Display all the files that were created during this tutorial.


In [None]:
print("Example 5: Generated files")
print("-" * 70)
files = [f for f in os.listdir(output_dir) if f.startswith('mock_')]
print(f"Total files generated: {len(files)}\n")

for file in sorted(files):
    filepath = os.path.join(output_dir, file)
    size = os.path.getsize(filepath)
    print(f"  {file} ({size} bytes)")

print("\n" + "=" * 70)
print("✓ All examples completed successfully!")
print(f"✓ Check the '{output_dir}' directory for exported files")
print("=" * 70)


Example 4: Generated files
----------------------------------------------------------------------
Total files generated: 27

  mock_bbox_arcgis.cpg (5 bytes)
  mock_bbox_arcgis.csv (2803 bytes)
  mock_bbox_arcgis.dbf (4342 bytes)
  mock_bbox_arcgis.geojson (5750 bytes)
  mock_bbox_arcgis.prj (145 bytes)
  mock_bbox_arcgis.shp (660 bytes)
  mock_bbox_arcgis.shx (260 bytes)
  mock_bbox_metashape.txt (1880 bytes)
  mock_bbox_metashape.xml (5292 bytes)
  mock_filtered_arcgis.cpg (5 bytes)
  mock_filtered_arcgis.csv (1124 bytes)
  mock_filtered_arcgis.dbf (1834 bytes)
  mock_filtered_arcgis.geojson (2387 bytes)
  mock_filtered_arcgis.prj (145 bytes)
  mock_filtered_arcgis.shp (324 bytes)
  mock_filtered_arcgis.shx (164 bytes)
  mock_filtered_metashape.txt (768 bytes)
  mock_filtered_metashape.xml (2204 bytes)
  mock_h3_arcgis.cpg (5 bytes)
  mock_h3_arcgis.csv (31 bytes)
  mock_h3_arcgis.dbf (34 bytes)
  mock_h3_arcgis.geojson (162 bytes)
  mock_h3_arcgis.prj (145 bytes)
  mock_h3_arcgis.sh

## Next Steps

- **For MetaShape**: Import the `.txt` or `.xml` files into Agisoft MetaShape
- **For ArcGIS Pro**: Import the `.csv`, `.geojson`, or `.shp` files into ArcGIS Pro
- **Configure API access**: See `USGS_API_NOTES.md` for instructions on configuring real USGS/NOAA API access
- **Customize filtering**: Adjust the `min_accuracy` and other filter parameters based on your needs
- **Monitor spatial distribution**: Check the confidence and spread scores to ensure good GCP coverage

## File Formats

- **MetaShape**: `.txt` (CSV format) and `.xml` (marker file format)
- **ArcGIS Pro**: `.csv` (simple CSV), `.geojson` (GeoJSON format), `.shp` (shapefile with supporting files)

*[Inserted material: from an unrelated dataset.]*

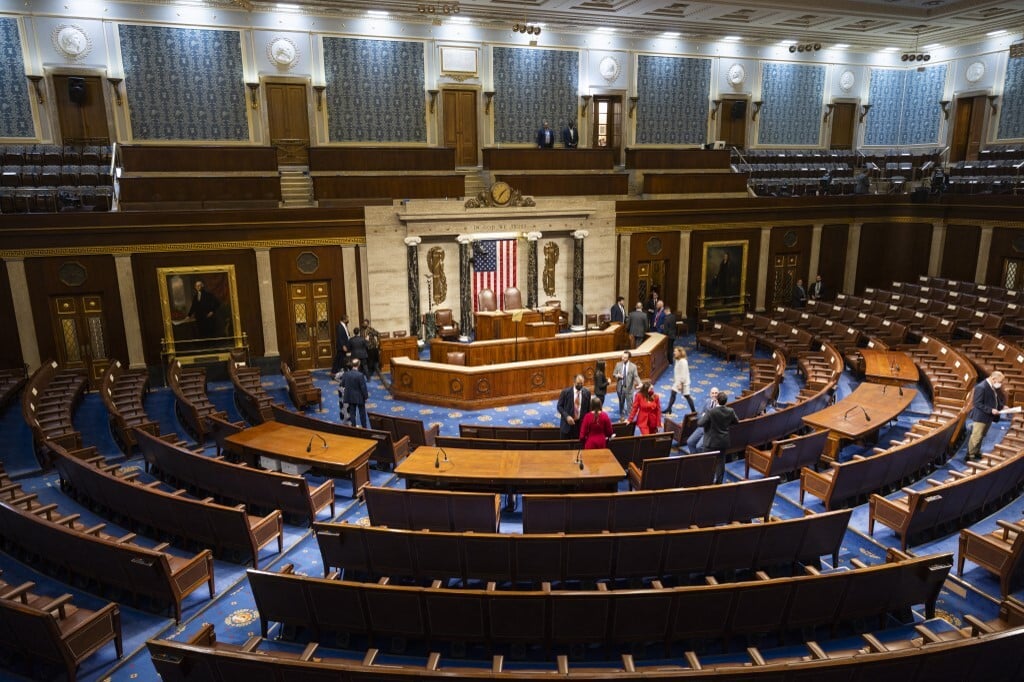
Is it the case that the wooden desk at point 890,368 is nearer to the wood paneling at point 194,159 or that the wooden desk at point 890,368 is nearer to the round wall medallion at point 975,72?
the wood paneling at point 194,159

## Spatial Distribution Metrics

The library automatically calculates spatial distribution metrics to help ensure GCPs are well-distributed:
- **Spread Score** (0-1): Overall measure of spatial distribution
- **Confidence Score** (0-1): Overall confidence in GCP set quality
- **Convex Hull Ratio**: How much of the area is covered
- **Grid Coverage**: Distribution across a 3x3 grid

Low scores (< 0.5) indicate clustered GCPs that may not provide good geometric control for bundle adjustment.